• [EXERCISE PROMPT]: Please reproduce the cryo-EM text word for word, from "A tiny grid" up to and including "cryogenic electron microscope.".

Molecular Imaging / Cryo-EM
Detailing life one molecule at a time

A tiny grid that will be coated with a purified protein and then plunged into liquid nitrogen before it’s transferred into the cryogenic electron microscope.

The colorful picture to the left is an actual image of a single heart protein, a molecule that attaches cells to their surrounding environment, called metavinculin. It was obtained through a technology called cryogenic electron microscopy, or cryo-EM. The Molecular Imaging Group at The Wertheim UF Scripps Institute studies the structures of macromolecules, their complexes, cell organelles and other biological systems, through the use of advanced cryo-EM and cyrogenic electron tomography. The ability to visualize such important biological molecules including proteins, viruses and antibodies has been made possible only recently. The UF Scripps campus added this Nobel Prize-winning technology in 2020 when it purchased a cryogenic electron microscope from Jeol, the CryoARM300.

Visualizing the structures of important disease‐related molecules advances scientific knowledge and empowers scientists to custom design potential new vaccines or cancer-fighting medicines.

To visualize a biomolecule, researchers first select a screen-like grid so tiny that it requires forceps to hold. The screen is coated in a film of the molecule to be studied, and then transferred to a device called a plunge freezer that is filled with liquid nitrogen and liquid ethane. This cools the sample to hundreds of degrees below zero, so rapidly that any water molecules around it take on a glass-like, vitreous quality. The sample is then loaded into the microscope, which passes a high-brightness electron beam through it. Thousands of images are captured and then stitched together digitally to form a 3D image.

Cryo-EM at The Wertheim UF Scripps Institute

The CryoEM structure of GPR158, involved in mood disorders, from Martemyanov lab.

Brain Research

Scientists at The Wertheim UF Scripps Institute have determined the near-atomic-scale structure of an unusual brain-cell receptor called GPR158, which has been linked to depression and anxiety.

• [SOURCE INFORMATION]:
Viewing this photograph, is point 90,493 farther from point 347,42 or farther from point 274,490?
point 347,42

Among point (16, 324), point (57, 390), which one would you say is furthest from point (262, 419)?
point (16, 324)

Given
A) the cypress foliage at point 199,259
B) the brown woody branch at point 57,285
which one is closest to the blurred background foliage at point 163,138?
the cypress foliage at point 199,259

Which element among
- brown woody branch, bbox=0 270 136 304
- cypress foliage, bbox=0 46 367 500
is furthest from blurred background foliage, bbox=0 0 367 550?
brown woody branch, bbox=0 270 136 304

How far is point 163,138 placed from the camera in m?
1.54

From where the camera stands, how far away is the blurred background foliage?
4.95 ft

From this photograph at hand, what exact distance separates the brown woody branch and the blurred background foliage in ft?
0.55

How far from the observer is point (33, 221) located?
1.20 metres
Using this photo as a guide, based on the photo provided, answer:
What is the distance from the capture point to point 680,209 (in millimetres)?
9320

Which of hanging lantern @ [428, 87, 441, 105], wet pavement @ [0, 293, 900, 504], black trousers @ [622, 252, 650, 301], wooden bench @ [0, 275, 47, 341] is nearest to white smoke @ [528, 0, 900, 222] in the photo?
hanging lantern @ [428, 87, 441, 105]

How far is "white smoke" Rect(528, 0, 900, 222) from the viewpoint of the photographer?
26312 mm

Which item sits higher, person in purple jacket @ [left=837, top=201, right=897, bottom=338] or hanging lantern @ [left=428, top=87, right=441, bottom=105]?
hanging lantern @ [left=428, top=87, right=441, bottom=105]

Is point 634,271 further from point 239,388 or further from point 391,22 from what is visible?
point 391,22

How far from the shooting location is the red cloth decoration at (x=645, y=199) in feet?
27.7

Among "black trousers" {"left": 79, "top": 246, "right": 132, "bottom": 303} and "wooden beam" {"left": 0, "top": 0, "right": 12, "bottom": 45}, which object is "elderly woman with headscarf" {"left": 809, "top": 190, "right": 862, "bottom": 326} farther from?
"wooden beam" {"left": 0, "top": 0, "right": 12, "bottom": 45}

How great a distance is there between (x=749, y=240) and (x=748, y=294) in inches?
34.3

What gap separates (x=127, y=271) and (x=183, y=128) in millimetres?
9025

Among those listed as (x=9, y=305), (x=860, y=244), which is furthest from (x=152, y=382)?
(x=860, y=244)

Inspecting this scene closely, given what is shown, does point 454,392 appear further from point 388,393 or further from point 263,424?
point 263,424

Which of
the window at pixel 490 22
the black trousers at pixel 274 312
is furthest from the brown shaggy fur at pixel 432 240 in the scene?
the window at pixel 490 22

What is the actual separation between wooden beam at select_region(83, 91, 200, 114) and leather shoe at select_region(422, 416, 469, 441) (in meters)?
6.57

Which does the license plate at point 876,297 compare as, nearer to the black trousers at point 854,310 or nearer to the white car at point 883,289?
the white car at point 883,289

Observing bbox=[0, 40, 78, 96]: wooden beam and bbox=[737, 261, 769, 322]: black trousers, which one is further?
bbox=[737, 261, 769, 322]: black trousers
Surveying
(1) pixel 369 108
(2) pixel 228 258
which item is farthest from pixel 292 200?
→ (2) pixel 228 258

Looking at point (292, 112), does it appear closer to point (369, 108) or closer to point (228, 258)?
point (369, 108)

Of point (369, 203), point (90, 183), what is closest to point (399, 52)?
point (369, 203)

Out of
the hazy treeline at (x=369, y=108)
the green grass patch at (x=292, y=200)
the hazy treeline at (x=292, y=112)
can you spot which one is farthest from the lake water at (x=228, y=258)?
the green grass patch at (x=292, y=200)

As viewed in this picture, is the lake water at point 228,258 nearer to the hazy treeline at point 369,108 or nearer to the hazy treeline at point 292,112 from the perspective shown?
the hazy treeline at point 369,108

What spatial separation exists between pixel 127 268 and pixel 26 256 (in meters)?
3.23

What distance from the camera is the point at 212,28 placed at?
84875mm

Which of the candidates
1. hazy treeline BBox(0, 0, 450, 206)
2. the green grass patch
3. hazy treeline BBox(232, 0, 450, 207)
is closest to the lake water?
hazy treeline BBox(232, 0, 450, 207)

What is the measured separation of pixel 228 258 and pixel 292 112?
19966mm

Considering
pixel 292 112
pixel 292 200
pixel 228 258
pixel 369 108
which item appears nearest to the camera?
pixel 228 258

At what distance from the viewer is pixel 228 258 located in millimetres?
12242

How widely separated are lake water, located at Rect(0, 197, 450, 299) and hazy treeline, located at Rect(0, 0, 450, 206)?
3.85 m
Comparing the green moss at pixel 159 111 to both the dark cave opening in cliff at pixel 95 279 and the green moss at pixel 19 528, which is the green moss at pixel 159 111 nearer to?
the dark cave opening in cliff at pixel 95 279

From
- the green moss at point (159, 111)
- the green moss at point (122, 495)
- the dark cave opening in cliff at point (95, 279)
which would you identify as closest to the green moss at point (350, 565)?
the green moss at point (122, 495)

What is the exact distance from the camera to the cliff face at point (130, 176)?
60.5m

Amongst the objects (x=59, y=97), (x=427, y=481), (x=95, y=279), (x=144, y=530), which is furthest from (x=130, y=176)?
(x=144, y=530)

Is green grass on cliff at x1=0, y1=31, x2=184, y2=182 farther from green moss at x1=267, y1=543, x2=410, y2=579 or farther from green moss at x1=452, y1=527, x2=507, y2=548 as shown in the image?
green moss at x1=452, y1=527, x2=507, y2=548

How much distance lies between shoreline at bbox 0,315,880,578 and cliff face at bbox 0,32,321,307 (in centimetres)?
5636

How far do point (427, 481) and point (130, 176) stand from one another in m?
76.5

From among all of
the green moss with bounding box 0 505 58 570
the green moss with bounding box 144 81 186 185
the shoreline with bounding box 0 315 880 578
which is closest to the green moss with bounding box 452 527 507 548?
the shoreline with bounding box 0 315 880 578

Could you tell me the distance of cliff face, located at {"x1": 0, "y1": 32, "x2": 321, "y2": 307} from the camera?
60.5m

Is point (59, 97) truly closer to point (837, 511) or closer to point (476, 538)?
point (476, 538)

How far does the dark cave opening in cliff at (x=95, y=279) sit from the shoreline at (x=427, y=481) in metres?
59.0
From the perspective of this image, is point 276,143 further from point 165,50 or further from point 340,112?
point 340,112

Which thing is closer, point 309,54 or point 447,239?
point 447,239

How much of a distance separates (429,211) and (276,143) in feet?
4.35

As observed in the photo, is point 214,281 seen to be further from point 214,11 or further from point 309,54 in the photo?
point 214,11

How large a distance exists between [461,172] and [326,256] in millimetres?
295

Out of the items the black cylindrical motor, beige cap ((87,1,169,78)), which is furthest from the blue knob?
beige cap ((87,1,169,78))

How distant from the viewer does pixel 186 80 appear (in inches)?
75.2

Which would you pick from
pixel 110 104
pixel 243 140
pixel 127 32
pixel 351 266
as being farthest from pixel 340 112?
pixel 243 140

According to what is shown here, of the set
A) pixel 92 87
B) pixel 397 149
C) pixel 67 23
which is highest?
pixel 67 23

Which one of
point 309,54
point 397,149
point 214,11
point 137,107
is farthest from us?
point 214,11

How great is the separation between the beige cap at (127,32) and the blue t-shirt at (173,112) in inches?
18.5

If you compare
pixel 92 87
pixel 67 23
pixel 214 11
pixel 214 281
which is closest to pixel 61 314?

• [RESPONSE BELOW]:
A tiny grid that will be coated with a purified protein and then plunged into liquid nitrogen before it’s transferred into the cryogenic electron microscope.